Генрих внимательно взглянул на брата:
– А что, она тебе нравится? Хочешь, чтобы я отдал ее тебе?
– Она не худший вариант. Множество земель, множество влиятельной родни, и к тому же достаточно молода, чтобы родить полдюжины детей.
– Ты ведь еще не видел графиню в этот приезд?
Вильгельм мотнул головой:
– Нет, а что?
Генрих поморщился:
– Она до сих пор убита горем и стала такой костлявой, что похожа на тощую корову. Пока от нее не дождешься ни удовольствия, ни наследников.

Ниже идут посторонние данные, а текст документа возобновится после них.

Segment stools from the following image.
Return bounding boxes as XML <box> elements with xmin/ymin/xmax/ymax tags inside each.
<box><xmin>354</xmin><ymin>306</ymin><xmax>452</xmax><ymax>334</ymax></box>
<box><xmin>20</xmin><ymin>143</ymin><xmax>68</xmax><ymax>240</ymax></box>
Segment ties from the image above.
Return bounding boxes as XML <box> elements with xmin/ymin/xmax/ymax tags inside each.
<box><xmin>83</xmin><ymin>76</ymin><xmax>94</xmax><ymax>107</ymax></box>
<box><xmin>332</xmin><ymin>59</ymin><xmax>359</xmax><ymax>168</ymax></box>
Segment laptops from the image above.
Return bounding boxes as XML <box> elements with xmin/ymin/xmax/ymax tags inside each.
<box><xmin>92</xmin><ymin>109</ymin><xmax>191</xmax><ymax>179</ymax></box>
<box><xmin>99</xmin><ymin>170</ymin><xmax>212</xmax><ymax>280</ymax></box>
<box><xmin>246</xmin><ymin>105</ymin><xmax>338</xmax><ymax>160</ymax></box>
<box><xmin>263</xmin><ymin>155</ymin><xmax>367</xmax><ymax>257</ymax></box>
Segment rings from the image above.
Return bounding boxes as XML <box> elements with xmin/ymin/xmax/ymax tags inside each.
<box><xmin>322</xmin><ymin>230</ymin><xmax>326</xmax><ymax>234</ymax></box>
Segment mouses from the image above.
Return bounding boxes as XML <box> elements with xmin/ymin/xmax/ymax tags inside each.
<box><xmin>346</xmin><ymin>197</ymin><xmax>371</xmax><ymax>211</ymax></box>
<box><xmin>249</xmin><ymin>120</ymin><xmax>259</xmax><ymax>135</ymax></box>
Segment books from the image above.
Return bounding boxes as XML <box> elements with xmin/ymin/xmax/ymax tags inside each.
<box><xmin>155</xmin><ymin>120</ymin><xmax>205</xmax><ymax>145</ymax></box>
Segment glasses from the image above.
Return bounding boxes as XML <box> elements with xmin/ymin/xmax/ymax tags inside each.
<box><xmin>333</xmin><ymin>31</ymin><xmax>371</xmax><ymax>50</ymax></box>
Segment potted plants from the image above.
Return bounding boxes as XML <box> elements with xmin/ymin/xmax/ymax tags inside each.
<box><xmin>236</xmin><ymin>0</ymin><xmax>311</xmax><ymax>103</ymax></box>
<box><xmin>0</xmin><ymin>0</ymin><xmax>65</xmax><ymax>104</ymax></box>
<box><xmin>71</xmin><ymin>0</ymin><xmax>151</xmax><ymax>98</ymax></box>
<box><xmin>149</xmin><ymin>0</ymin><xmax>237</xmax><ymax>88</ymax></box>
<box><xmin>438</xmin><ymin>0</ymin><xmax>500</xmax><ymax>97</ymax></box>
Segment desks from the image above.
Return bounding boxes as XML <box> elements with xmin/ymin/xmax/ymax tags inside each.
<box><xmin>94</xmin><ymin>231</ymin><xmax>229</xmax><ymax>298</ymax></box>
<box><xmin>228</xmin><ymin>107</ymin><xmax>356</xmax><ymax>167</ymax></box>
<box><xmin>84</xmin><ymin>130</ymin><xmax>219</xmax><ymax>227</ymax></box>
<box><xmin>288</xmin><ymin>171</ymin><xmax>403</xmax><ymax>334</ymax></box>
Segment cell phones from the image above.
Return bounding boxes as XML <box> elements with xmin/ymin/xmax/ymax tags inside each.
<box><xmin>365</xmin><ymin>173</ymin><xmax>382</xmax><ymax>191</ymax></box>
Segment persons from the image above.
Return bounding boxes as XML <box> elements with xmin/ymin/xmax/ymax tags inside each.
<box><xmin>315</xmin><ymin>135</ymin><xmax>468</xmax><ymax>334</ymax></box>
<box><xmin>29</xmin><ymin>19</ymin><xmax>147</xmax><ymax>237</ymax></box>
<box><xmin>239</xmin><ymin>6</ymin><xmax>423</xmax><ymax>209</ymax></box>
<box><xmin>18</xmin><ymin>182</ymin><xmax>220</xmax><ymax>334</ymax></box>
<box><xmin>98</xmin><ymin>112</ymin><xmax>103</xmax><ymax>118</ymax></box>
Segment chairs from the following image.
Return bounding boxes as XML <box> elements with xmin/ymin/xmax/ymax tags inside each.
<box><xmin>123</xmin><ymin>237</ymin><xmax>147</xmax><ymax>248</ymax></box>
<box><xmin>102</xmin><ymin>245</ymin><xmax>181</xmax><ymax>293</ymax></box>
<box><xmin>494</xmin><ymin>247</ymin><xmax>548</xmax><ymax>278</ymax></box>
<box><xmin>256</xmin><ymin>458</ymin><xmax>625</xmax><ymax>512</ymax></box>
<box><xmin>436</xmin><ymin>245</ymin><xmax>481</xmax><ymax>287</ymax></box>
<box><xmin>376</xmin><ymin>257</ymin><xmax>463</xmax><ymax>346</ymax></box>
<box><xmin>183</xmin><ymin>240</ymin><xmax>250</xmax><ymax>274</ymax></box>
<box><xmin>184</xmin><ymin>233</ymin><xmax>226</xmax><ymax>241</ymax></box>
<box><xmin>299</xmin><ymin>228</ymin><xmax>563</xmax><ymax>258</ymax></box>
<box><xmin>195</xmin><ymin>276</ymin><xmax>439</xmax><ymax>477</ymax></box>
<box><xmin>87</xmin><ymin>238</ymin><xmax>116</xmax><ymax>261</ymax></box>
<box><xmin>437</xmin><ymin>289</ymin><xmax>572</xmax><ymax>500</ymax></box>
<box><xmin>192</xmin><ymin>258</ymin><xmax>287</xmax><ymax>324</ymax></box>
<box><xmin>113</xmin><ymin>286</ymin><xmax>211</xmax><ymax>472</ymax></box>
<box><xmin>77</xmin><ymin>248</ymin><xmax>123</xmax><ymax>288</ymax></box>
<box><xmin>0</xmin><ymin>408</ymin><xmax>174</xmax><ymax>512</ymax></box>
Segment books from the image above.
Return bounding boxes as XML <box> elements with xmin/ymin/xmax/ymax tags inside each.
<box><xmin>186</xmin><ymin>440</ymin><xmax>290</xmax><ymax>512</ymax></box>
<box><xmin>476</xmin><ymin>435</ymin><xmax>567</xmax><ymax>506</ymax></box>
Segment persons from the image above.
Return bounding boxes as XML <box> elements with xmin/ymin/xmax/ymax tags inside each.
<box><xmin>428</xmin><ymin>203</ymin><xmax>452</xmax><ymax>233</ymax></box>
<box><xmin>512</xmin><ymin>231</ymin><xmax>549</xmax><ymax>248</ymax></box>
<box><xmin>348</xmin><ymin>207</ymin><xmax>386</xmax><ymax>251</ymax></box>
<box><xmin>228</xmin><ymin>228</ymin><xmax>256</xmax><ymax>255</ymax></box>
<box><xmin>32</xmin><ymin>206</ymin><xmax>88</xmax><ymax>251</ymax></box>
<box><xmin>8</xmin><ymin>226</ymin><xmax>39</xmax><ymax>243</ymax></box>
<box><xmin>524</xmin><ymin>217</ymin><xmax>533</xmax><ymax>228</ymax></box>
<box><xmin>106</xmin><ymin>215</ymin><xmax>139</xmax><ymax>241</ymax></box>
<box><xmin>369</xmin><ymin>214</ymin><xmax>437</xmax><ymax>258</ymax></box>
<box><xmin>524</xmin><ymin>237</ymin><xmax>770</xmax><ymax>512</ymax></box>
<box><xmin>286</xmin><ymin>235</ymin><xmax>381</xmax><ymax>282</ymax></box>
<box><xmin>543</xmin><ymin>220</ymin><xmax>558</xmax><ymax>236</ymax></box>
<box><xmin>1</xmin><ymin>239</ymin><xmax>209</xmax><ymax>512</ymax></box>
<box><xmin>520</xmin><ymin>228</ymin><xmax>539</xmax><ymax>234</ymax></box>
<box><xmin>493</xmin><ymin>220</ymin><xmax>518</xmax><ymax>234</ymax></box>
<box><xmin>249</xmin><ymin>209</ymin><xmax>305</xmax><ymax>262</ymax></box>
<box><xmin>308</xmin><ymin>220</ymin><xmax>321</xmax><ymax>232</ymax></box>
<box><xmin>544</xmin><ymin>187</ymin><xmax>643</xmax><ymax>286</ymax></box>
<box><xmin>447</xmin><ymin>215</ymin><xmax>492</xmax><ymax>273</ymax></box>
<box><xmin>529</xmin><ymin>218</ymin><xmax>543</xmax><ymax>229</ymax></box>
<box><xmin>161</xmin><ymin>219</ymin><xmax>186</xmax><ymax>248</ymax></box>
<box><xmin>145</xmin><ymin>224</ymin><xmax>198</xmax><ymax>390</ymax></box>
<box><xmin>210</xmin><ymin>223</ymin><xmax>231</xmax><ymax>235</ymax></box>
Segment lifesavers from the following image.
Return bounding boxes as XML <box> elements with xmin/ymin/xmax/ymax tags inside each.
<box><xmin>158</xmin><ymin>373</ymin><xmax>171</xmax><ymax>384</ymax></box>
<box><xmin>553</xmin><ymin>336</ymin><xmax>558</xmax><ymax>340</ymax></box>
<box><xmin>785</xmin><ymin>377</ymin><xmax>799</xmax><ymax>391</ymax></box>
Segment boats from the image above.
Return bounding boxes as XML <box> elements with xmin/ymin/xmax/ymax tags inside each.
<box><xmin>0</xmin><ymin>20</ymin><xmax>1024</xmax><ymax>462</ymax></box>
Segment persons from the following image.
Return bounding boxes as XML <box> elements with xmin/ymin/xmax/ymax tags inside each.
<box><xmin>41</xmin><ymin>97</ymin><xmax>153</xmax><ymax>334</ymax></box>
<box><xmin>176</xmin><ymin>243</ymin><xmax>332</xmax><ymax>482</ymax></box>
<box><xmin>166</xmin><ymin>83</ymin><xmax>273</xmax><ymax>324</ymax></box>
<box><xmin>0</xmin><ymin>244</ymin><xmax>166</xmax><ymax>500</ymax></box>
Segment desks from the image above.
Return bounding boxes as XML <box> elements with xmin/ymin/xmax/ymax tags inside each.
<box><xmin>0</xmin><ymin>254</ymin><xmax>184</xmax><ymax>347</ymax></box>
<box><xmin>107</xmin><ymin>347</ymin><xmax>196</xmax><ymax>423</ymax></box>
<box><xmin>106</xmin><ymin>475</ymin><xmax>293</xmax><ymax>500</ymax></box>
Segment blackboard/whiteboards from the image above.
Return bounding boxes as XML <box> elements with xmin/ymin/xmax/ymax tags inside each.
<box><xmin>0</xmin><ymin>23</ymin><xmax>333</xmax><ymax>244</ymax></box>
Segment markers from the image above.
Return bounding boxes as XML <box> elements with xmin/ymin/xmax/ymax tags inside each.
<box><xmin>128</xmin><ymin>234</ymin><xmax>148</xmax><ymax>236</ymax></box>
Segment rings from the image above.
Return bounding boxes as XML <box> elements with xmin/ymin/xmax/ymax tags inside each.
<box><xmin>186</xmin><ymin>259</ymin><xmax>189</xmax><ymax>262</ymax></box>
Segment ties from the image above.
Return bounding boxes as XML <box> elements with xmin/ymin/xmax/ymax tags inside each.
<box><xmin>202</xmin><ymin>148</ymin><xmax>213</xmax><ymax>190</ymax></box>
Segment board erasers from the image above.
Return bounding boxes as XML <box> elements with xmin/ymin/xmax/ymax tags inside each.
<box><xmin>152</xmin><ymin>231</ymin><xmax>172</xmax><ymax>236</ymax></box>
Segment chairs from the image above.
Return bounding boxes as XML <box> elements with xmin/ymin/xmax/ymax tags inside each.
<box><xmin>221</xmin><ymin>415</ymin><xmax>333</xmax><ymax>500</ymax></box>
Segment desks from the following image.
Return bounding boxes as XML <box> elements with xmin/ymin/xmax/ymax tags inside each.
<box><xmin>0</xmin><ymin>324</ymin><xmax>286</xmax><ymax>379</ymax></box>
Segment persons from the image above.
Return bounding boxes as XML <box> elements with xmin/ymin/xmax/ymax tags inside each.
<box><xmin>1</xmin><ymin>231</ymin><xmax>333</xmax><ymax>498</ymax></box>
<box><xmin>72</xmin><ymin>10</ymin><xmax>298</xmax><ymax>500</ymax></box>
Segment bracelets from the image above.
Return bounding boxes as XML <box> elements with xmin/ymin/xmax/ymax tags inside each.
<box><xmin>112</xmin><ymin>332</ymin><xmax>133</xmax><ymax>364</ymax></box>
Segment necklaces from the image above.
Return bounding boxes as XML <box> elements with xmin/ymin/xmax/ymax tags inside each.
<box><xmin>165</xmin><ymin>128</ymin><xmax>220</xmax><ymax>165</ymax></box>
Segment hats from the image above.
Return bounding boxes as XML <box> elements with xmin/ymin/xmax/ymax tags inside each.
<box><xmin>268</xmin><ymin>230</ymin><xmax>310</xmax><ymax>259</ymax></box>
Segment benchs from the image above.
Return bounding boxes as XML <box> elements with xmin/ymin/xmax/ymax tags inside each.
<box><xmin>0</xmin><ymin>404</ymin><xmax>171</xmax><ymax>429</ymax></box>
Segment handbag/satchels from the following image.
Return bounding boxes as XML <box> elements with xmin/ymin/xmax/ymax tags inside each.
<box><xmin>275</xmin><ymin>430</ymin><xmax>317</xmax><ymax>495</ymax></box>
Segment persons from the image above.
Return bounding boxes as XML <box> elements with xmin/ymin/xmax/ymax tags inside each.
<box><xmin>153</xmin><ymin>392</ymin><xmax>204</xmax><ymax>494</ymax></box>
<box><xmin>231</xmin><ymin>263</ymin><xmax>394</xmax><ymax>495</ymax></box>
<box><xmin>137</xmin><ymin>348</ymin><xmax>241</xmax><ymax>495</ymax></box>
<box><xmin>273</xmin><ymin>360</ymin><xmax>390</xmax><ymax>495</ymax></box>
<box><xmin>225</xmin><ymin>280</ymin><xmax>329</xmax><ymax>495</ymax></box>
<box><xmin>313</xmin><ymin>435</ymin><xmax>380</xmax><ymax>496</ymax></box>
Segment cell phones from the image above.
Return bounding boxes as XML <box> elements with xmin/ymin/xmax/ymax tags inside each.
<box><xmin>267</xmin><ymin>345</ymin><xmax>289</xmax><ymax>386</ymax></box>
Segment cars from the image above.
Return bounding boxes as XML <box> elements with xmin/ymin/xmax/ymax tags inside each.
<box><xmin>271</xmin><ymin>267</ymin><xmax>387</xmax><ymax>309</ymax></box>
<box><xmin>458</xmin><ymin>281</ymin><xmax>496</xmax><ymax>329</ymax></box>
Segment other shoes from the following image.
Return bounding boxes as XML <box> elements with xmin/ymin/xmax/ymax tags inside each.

– Но ты разрешишь мне ухаживать за ней, когда она закончит скорбеть о графе? – упорствовал Вилл. – Тощая она корова или нет, но подоить ее земли я бы все равно не отказался.
Генрих вскинул бровь:
– А ты малец не промах. Сколько вина ты выпил сегодня?
– Я не пьян. И я не малец.
Томас Бекет до сих пор слушал братьев молча, но теперь кашлянул, вступая в беседу:
– Такой брак запрещен. Графиня имеет близкую степень кровного родства с милордом.
– Ну и что? – нетерпеливо отмахнулся Генрих. – Мы с супругой тоже родственники, но это же не помешало Церкви обвенчать нас. А коли будет в том нужда, я сумею получить разрешение.
– Я просто хотел отметить этот факт, сир.
– Не нужно напоминать мне о родословных. Думаешь, у меня в голове всего этого нет? – Он постучал себя по черепу. – Ты здесь не единственный осведомленный человек, Томас, хоть тебе и нравится так думать.
Бекет поджал губы.
Генрих опять повернулся к брату:
– Даю тебе свое согласие ухаживать за графиней де Варенн и взять ее в жены, но только после того, как закончится траур. А иначе меня королева замучает. Она и так сердится из-за брака Гарри с французской девчонкой. Женщины не умеют отличать голову от сердца.
– Я буду тактичным и предупредительным, как никогда. – Вильгельм прижал ладонь к груди и отвесил поклон. – Ни слова раньше времени. Со мной она узнает, что значит иметь в постели настоящего мужчину.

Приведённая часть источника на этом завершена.